BEGIN Given records
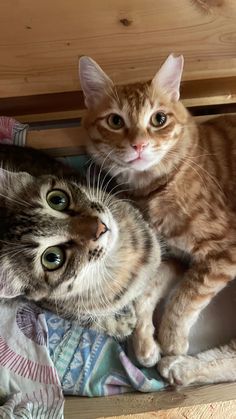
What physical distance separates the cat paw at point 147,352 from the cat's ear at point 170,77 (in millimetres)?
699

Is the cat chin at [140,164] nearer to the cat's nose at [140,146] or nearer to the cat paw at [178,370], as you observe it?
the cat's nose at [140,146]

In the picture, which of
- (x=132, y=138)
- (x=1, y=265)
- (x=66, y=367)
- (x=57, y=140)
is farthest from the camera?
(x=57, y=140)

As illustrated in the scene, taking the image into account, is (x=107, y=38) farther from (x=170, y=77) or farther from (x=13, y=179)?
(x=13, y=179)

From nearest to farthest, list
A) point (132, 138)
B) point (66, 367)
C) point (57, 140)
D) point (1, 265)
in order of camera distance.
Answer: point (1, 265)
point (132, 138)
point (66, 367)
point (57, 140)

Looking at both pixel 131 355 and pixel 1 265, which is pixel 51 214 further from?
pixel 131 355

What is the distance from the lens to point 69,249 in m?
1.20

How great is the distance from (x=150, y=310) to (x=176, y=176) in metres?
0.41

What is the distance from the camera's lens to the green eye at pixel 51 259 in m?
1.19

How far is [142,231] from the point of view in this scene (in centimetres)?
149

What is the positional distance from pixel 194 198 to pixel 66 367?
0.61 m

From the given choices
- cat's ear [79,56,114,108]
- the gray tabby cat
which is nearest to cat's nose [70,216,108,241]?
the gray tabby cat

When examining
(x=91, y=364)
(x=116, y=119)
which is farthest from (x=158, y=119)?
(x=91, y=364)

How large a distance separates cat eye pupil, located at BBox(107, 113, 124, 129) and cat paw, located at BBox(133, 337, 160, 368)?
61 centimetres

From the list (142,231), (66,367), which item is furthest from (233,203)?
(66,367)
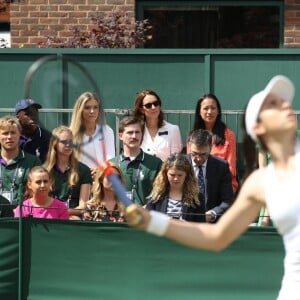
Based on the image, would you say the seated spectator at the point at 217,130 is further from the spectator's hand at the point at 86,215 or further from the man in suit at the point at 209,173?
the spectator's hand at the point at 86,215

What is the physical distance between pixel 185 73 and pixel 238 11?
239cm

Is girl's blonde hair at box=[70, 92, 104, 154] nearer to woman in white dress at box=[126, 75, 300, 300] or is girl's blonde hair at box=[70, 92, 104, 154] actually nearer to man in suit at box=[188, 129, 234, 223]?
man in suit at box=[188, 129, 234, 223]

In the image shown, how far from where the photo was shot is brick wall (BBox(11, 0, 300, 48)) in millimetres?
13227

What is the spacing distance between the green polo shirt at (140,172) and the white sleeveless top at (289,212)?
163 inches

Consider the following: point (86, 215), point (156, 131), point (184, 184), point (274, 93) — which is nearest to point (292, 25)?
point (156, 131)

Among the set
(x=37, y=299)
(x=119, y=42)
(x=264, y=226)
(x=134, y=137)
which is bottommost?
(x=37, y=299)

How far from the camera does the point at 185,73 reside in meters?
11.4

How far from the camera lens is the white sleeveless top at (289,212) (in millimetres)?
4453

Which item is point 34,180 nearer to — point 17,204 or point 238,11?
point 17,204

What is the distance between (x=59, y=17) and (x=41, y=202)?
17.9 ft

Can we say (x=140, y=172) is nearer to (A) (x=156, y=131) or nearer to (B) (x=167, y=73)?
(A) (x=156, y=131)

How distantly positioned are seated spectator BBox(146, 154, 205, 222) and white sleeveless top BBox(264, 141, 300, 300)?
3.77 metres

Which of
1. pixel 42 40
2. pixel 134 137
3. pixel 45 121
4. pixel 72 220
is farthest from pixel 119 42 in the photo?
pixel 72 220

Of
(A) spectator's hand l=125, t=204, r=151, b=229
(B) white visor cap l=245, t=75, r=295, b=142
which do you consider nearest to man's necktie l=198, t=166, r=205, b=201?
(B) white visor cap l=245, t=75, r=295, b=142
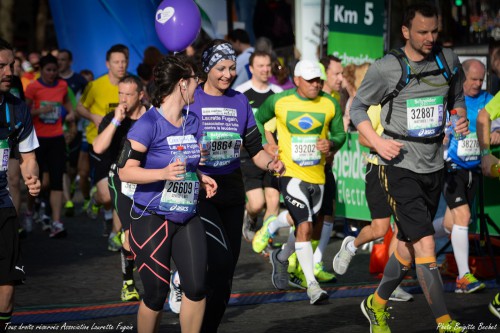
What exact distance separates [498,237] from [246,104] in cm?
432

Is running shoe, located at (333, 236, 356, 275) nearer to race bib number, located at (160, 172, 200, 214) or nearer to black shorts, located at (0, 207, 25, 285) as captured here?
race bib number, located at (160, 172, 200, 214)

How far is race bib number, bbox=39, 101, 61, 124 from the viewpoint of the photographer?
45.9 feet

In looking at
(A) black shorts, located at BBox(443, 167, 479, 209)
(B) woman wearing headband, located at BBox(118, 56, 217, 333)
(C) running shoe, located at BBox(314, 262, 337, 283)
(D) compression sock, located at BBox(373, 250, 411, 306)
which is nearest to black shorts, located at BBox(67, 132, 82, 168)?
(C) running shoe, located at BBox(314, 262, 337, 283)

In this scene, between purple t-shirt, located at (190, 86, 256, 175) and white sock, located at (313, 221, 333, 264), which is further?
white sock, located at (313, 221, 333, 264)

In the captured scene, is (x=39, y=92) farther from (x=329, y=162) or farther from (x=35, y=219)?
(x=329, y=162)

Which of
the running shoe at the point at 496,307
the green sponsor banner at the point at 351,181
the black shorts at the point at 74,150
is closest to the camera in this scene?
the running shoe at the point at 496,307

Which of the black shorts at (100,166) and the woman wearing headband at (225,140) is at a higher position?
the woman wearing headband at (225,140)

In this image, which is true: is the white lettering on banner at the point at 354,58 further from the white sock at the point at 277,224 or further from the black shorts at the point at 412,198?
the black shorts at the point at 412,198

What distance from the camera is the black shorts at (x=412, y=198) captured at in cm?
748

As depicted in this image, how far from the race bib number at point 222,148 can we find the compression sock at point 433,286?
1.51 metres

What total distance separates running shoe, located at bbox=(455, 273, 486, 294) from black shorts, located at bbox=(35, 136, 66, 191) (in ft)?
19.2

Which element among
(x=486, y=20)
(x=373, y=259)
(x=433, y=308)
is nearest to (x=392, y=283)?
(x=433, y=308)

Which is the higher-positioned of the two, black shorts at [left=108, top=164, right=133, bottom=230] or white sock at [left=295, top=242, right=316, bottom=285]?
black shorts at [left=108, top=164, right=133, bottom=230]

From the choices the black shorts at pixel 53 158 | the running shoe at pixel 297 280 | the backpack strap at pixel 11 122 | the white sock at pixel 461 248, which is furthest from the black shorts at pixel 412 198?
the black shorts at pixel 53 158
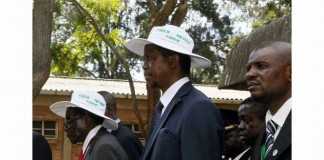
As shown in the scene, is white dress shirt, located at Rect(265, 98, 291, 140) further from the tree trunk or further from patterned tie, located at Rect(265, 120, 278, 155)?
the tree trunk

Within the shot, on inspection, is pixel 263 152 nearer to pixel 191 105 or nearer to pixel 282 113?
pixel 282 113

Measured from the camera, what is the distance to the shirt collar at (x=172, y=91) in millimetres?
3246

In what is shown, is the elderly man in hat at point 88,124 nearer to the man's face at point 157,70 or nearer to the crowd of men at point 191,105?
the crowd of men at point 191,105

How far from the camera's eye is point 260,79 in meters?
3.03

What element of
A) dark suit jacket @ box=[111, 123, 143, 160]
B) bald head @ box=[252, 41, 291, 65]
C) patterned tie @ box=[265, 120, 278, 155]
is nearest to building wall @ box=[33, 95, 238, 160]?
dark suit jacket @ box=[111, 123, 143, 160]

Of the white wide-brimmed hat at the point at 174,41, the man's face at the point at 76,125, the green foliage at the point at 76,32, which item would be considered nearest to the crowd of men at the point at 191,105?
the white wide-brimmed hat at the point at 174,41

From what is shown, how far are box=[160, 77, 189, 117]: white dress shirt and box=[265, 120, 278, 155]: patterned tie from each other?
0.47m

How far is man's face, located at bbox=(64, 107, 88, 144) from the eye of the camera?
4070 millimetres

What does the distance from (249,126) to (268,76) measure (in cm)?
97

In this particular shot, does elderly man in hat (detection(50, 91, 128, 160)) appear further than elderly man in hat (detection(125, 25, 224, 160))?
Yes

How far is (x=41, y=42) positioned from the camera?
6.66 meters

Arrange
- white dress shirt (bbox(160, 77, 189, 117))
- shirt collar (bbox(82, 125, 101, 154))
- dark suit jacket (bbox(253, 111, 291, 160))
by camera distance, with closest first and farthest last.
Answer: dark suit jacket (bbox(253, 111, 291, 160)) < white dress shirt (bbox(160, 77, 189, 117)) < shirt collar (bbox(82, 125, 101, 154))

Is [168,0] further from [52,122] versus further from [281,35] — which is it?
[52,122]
END Given records
What needs to be done: Format the lines of the items as a numbered list, leaving out blank lines. Begin at the line that has "What does the" and continue through the end of the items.

Full response:
1. What does the distance from (249,126) to (268,76) measure (in cm)?
2. 97
3. In this particular shot, does elderly man in hat (detection(50, 91, 128, 160)) appear further than elderly man in hat (detection(125, 25, 224, 160))?
4. Yes
5. How far is (x=41, y=42) positioned from the camera?
6. 6.66 meters
7. Arrange
8. - white dress shirt (bbox(160, 77, 189, 117))
9. - shirt collar (bbox(82, 125, 101, 154))
10. - dark suit jacket (bbox(253, 111, 291, 160))
11. by camera distance, with closest first and farthest last.
12. Answer: dark suit jacket (bbox(253, 111, 291, 160)) < white dress shirt (bbox(160, 77, 189, 117)) < shirt collar (bbox(82, 125, 101, 154))
13. Is [168,0] further from [52,122] versus further from [281,35] — which is it?
14. [52,122]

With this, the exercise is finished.